Scanf and number formats

Discussion in 'C Programming' started by Vig, Mar 14, 2005.

  1. Vig

    Vig Guest

    Is scanf or any other function capable of reading numbers in the format
    1.2345d-13 where 'd' serves the same role as 'e' usually does in scientific
    notation? This operation is iterated through several times and we really
    would like not to have to read it as a string first or anything like that.

    Thanks
    --
    Vig
     
    Vig, Mar 14, 2005
    #1
    1. Advertising

  2. In article <d14905$n5s$>,
    Vig <> wrote:
    :Is scanf or any other function capable of reading numbers in the format
    :1.2345d-13 where 'd' serves the same role as 'e' usually does in scientific
    :notation?

    Not scanf(), and not any other standard C library routine that I can think of.

    :This operation is iterated through several times and we really
    :would like not to have to read it as a string first or anything like that.

    Surely the slow part of the operation would be the read from disk?
    Once the input line has been read from disk, it is going to be in
    memory, in which case you can replace the 'd' with 'e' and sscanf()
    the result. All it costs is examining the input line once or twice more
    in memory.

    If you get stuck, then provided the copyright issues are
    compatible with your legal situations, you could use a slightly
    modified version of glibc's scanf() function.
    --
    I was very young in those days, but I was also rather dim.
    -- Christopher Priest
     
    Walter Roberson, Mar 14, 2005
    #2
    1. Advertising

  3. Vig

    Vig Guest

    "Walter Roberson" <-cnrc.gc.ca> wrote in message
    news:d14aoa$nj9$...

    > Not scanf(), and not any other standard C library routine that I can think

    of.

    Yes. Me neither. The only place I've seen the format used is by Fortran
    people. Can anyone confirm that C does not support reading numbers like
    this?


    > Surely the slow part of the operation would be the read from disk?
    > Once the input line has been read from disk, it is going to be in
    > memory, in which case you can replace the 'd' with 'e' and sscanf()
    > the result. All it costs is examining the input line once or twice more
    > in memory.


    Almost everything we read from files are numbers. Currently, it is scanned
    with a %lf unless otherwise specified. If we are to handle the problem of
    the 'd' that would mean almost multiplying our time for reading even good
    files without d's by 3. Also, I cannot directly replace an e with a d
    because Scientific notation is usually written as 0.123456e+01 while d is
    1.23456d0 (I am not completely sure, which is why I want C to handle it all
    for me :) )

    --
    Vig
     
    Vig, Mar 14, 2005
    #3
  4. In article <d14c1v$ogl$>,
    Vig <> wrote:
    :Also, I cannot directly replace an e with a d
    :because Scientific notation is usually written as 0.123456e+01 while d is
    :1.23456d0 (I am not completely sure, which is why I want C to handle it all
    :for me :) )

    On output, C's e format,

    is converted to the style [-]d.ddde+dd, where there is one digit
    before the decimal-point character (which is nonzero if the
    argument is nonzero)

    On input, a string of digits is accepted before the decimal point.
    The sign after the 'e' on input is optional. Thus, 0.123456e+01
    and 1.23456e0 are equivilent [except perhaps in the last bit or two
    when one is at the limit of precision.]
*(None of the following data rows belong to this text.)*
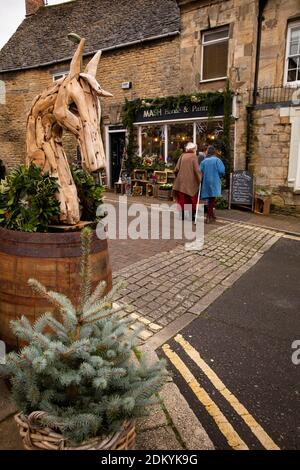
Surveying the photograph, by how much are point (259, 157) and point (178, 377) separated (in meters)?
9.96

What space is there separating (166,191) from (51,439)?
1123 cm

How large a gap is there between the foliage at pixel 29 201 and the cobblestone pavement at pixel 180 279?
3.70 feet

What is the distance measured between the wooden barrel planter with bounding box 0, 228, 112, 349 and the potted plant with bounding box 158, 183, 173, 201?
33.5 feet

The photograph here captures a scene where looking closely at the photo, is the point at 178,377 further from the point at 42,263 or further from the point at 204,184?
the point at 204,184

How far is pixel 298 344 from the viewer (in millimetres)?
3508

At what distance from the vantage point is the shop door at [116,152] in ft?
51.1

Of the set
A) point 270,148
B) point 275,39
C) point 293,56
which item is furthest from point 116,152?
point 293,56

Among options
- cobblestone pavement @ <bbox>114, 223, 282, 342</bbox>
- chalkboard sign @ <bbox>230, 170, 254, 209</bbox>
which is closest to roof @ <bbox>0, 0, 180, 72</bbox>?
chalkboard sign @ <bbox>230, 170, 254, 209</bbox>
    :Almost everything we read from files are numbers. Currently, it is scanned
    :with a %lf unless otherwise specified. If we are to handle the problem of
    :the 'd' that would mean almost multiplying our time for reading even good
    :files without d's by 3.

    No, that doesn't follow. The time required to read data from a file is
    largely dominated by the disk I/O rate... modified by operating
    system predictive reads, direct I/O or not, DMA block size, SCSI
    Command Tag Queuing (CTQ), ability of the OS to flip a DMA page
    directly into user space without having to copy it, and so on.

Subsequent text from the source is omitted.